Around the time the St. John’s women’s basketball team lost to Villanova and Marquette by a combined 39 points in February, head coach Joe Tartamella had a question for Kadaja Bailey.
A fifth-year senior, Bailey hadn’t played in an NCAA Tournament her entire collegiate career.
Momentum from the Red Storm’s 13-0 start, which allowed them to temporarily tack a top-25 ranking next to their name, had started to slip away.
So Tartamella asked Bailey a question: “What do you want your legacy to be?”
Her response materialized across the Red Storm’s next game, a 69-64 win over then-No. 4 Connecticut, which directly led to St. John’s (22-8, 13-7 Big East) clinching its first NCAA Tournament berth since 2015-16.
Bailey scored 20 points in that Feb. 21 game against the Huskies, and Jayla Everett, a graduate transfer, added 17.
The past and the present of the Red Storm had meshed together.
An at-large bid that was “not a fluke for them” followed, Tartamella said Monday from Taffner Field House.
“It was the last chance for [Bailey] to really show she could be a winner,” Tartamella said, “and I think she did that. … I don’t know if we’ll see another one like her in the way that the landscape is now, but just for someone who’s been loyal, someone who’s grown up here, someone who’s matured tremendously here, it’s exciting to see her have this chance to be out there [in the NCAA Tournament] as her final chapter.”
When the Red Storm face Purdue on Thursday in the First Four (7 p.m.; ESPN2) at Value City Arena in Columbus, Ohio, it will mark their fourth NCAA Tournament appearance under Tartamella, who started with the program as a graduate assistant in 2002.

“Obviously, you always dream about making the tournament, seeing your name across the screen, and that’s been the main thing for us this year,” graduate-student forward Danielle Patterson said. “That’s what we’ve been saying around the locker room, just keeping the main thing the main thing.”

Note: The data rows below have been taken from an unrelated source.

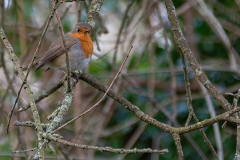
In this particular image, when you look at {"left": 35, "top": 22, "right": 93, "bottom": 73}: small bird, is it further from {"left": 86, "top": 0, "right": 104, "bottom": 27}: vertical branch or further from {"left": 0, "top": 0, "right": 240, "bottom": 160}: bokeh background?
{"left": 0, "top": 0, "right": 240, "bottom": 160}: bokeh background

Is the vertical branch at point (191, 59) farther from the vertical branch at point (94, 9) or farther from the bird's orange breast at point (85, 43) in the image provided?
the bird's orange breast at point (85, 43)

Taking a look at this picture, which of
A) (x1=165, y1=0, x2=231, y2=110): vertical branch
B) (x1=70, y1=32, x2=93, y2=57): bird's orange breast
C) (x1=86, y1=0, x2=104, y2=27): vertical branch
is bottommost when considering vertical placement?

St. John’s had positioned itself for a potential at-large tournament berth in 2019-20, but the event was canceled when the season suddenly stopped because of COVID-19.
Two losing seasons that “lacked emotion” followed, and were tough for Tartamella to watch.
He needed a spark, and his solution included recruiting three transfers.
There was Everett, the former four-star guard who had played at Pittsburgh (she was dismissed from the program) and New Mexico.
There was Mimi Reid from Mississippi and Jillian Archer from Georgetown.
Each became a starter for St. John’s, averaging 15.8, 5.7 and 7.3 points per game, respectively.
Tartamella called them “three home runs,” and after the last two campaigns, he wouldn’t settle for anything less.
“We have a great group of girls here, and I think that’s something that’s changed,” Patterson said. “We all want the same thing for each other, and we all want to win and we all want to have fun doing it. So if we’re on the right track and we’re doing that, we’ve having fun, that’s when we see the most success.”